Un vendeur de rue leader du Gujarat, en Inde, racontait que les résident·e·s des villes le rejetaient, lui et les autres travailleuse·eur·s de l’informel, durant la pandémie. « Elles·ils éprouvaient de la haine pour les vendeuse·eur·s de rue, et les empêchaient de s’approcher... en affirmant qu’elles·ils propageaient le coronavirus », disait-il. En Malaisie, de peur que les vendeuse·eur·s de rue immigré·e·s ne répandent le virus parmi les habitant·e·s, le gouvernement a interdit aux marchés de gros d’employer d’auxiliaires d’origine étrangère.

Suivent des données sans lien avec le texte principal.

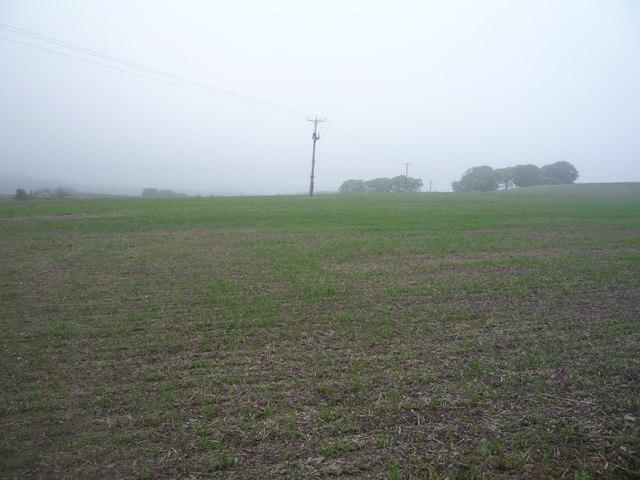 Young crop field near Kiln Pit Hill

Et tout en combattant cette stigmatisation, les vendeuse·eur·s de rue et de marché ayant le droit de travailler pendant la pandémie ont aussi supporté les frais supplémentaires liés à la santé et à la sécurité au travail.
L’analyse faite par WIEGO des conséquences qu’ont eues les lois visant la COVID-19 sur les vendeuse·eur·s de rue dans plusieurs pays –en Inde, en Malaisie, au Pakistan, aux Philippines, au Sri Lanka, en Thaïlande et au Vietnam– démontre que les lois et les réglementations concernant la santé et la sécurité des travailleuse·eur·s étaient limitées essentiellement aux lieux de travail formels, les vendeuse·eur·s de rue n’ayant pour la plupart d’autres ressources que les leurs pour obtenir des tests de la COVID-19, pour désinfecter et pour mettre en place des protocoles de sécurité.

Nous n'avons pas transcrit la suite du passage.